■ **Task objective**: Could you reproduce only the records from their start through the line containing "<instances>", renaming "nucleus" to "cell nucleus" and leaving everything else unchanged?

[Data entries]
* Begin *

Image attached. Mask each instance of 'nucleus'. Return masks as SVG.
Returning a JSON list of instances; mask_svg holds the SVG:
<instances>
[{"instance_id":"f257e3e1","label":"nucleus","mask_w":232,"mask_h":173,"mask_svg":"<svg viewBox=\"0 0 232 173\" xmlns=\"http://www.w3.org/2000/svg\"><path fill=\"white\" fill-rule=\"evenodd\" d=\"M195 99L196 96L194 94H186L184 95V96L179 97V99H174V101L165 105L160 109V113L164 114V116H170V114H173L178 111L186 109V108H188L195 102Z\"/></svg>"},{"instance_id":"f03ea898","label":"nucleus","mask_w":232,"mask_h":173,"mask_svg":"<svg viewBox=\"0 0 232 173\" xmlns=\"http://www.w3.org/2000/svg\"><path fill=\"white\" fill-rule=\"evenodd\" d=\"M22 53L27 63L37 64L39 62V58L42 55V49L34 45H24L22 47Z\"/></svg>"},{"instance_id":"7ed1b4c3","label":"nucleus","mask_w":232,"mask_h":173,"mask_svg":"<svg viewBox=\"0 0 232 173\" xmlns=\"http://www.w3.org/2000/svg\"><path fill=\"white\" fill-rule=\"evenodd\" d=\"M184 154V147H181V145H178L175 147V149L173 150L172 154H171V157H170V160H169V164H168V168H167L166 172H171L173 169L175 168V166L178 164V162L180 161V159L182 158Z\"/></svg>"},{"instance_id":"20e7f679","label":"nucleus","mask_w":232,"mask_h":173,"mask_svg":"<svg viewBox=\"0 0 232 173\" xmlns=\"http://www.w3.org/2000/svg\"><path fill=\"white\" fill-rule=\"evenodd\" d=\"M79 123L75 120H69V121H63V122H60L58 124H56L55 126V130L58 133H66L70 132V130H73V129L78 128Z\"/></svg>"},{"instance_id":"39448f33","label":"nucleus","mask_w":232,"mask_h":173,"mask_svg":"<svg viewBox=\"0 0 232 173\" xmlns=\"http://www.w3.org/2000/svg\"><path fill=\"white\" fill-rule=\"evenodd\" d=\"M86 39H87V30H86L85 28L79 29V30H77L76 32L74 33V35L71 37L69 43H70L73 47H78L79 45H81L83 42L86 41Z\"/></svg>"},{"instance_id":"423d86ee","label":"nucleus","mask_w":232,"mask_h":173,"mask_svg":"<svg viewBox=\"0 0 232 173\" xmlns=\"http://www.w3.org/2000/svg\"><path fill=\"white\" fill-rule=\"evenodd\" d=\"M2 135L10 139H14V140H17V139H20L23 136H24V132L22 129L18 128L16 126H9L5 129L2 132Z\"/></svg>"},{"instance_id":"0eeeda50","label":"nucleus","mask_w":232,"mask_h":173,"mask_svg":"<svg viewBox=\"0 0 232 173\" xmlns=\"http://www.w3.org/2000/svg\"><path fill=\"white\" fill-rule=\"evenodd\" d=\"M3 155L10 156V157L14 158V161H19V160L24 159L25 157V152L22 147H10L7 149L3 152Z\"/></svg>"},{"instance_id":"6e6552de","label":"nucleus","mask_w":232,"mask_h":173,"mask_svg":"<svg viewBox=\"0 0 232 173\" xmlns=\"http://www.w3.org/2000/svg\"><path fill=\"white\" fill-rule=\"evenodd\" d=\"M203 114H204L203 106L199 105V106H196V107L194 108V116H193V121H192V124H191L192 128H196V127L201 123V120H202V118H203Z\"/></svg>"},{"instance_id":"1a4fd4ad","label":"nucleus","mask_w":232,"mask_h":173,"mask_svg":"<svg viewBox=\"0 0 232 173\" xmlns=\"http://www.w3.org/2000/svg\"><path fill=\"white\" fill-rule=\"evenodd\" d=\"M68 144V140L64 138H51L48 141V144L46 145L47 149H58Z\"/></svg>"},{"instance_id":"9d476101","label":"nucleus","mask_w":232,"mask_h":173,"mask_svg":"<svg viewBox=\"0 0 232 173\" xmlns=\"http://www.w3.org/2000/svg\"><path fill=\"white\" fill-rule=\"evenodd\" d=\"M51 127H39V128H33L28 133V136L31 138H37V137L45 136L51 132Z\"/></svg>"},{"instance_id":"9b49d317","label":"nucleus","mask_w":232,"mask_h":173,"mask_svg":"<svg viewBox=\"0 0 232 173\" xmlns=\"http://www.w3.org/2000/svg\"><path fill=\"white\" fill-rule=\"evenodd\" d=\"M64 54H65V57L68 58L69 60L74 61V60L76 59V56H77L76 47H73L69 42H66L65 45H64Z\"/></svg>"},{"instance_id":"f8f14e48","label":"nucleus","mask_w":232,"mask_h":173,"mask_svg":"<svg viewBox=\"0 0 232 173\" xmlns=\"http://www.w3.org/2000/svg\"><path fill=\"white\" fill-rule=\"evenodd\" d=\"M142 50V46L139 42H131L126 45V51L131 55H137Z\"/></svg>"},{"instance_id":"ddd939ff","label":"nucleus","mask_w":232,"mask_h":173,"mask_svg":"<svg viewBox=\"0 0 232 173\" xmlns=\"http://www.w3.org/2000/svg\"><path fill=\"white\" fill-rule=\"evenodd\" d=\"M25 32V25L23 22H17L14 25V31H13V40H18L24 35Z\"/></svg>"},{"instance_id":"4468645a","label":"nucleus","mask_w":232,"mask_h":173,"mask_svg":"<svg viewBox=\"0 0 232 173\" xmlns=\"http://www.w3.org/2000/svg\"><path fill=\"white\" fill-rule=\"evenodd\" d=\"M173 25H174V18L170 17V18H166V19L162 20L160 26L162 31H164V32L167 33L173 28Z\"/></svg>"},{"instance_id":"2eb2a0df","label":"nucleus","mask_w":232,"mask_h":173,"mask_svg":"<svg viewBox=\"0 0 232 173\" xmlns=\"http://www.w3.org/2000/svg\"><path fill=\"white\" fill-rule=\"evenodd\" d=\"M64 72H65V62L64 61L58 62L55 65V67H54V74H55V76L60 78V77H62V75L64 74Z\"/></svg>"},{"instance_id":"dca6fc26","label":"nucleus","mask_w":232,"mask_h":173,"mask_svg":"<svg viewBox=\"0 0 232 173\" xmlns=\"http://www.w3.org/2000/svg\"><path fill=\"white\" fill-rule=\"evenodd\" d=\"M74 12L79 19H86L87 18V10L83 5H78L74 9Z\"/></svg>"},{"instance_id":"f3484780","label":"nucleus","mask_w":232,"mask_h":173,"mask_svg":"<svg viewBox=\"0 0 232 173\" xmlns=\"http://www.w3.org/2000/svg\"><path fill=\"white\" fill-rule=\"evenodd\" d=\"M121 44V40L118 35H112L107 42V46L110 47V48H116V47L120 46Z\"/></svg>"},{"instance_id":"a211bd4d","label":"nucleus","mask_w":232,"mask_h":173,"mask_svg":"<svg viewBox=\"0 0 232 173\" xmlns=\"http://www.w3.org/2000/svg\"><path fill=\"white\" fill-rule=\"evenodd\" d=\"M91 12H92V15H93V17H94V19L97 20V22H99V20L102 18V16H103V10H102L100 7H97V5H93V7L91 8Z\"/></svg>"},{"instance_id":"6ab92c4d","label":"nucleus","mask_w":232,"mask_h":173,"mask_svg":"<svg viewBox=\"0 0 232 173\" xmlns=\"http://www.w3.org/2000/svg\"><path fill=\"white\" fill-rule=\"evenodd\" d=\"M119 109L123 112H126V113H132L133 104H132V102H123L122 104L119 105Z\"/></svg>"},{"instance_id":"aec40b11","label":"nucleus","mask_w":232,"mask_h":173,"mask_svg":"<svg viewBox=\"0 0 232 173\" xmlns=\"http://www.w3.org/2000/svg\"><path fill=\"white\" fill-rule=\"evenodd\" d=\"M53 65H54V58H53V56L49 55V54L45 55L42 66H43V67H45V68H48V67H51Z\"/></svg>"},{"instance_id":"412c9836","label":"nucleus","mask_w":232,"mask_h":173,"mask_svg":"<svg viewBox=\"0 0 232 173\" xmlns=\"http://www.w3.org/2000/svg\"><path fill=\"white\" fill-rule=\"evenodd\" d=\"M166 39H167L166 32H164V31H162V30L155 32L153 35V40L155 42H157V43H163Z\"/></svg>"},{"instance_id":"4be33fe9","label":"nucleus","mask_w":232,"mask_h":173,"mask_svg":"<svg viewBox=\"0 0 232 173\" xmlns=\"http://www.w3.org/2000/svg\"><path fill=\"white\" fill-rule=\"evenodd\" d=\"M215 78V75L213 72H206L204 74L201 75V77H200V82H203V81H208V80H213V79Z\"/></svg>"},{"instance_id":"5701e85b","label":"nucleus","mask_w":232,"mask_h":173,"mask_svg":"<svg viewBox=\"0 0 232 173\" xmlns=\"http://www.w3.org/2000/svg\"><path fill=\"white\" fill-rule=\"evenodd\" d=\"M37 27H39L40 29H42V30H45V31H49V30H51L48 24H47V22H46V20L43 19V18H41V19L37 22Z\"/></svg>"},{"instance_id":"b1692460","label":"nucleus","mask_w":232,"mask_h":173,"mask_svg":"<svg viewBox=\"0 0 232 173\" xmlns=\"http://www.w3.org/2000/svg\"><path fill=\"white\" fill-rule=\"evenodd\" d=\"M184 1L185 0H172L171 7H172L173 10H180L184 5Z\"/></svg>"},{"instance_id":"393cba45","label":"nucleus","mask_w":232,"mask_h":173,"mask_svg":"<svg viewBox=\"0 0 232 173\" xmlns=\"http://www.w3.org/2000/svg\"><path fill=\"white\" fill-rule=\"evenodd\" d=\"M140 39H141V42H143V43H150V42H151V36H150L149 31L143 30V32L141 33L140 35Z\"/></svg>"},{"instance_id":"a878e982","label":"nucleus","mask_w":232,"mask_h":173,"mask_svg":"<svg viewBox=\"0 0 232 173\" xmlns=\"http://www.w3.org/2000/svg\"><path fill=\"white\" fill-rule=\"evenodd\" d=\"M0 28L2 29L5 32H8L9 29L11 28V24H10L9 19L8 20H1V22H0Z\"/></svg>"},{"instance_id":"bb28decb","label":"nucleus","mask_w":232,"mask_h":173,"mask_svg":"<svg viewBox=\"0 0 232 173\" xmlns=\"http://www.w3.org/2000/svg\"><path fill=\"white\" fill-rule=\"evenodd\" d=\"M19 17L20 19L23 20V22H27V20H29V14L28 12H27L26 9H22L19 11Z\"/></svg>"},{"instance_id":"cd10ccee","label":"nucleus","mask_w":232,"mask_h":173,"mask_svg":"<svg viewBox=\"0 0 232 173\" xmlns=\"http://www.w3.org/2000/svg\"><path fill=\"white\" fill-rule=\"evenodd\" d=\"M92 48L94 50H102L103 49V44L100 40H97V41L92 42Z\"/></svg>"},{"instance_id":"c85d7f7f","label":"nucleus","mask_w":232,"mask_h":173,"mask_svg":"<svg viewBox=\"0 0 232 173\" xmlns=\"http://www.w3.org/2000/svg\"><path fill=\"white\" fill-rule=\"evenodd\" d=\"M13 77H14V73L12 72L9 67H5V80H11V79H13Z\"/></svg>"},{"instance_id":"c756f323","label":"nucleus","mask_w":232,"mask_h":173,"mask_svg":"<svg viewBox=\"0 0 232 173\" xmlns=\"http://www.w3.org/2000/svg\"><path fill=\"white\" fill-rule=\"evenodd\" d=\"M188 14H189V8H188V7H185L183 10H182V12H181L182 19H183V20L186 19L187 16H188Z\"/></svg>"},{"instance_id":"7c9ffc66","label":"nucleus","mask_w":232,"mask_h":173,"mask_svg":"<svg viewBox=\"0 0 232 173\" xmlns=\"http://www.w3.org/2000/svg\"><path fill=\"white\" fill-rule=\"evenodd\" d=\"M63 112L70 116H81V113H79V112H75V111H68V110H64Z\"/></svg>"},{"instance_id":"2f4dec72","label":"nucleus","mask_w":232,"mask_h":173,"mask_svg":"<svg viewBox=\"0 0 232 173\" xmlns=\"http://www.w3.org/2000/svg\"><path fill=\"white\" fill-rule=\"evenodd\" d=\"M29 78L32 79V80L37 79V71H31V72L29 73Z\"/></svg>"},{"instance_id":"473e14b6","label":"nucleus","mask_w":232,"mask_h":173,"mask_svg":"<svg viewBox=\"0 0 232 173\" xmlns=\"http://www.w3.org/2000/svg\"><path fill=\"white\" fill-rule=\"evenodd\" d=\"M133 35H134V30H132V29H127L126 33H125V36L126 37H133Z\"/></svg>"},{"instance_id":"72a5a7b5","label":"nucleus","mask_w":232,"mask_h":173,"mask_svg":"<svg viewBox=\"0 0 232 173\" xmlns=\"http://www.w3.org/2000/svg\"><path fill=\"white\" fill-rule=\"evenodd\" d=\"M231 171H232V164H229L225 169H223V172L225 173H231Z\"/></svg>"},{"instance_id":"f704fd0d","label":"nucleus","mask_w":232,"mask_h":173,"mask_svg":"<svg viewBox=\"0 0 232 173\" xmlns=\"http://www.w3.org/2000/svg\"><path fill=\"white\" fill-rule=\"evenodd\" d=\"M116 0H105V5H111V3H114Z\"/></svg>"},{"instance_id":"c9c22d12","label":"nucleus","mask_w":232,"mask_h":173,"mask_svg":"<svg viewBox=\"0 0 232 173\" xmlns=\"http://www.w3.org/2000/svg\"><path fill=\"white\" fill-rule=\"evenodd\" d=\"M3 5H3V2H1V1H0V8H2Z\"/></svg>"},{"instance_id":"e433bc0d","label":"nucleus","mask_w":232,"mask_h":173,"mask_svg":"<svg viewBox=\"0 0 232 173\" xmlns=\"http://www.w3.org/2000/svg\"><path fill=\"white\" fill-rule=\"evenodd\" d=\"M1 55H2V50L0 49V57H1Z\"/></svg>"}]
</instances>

* End *

■ **Written answer**:
Image attached. Mask each instance of 'cell nucleus'. Return masks as SVG.
Returning a JSON list of instances; mask_svg holds the SVG:
<instances>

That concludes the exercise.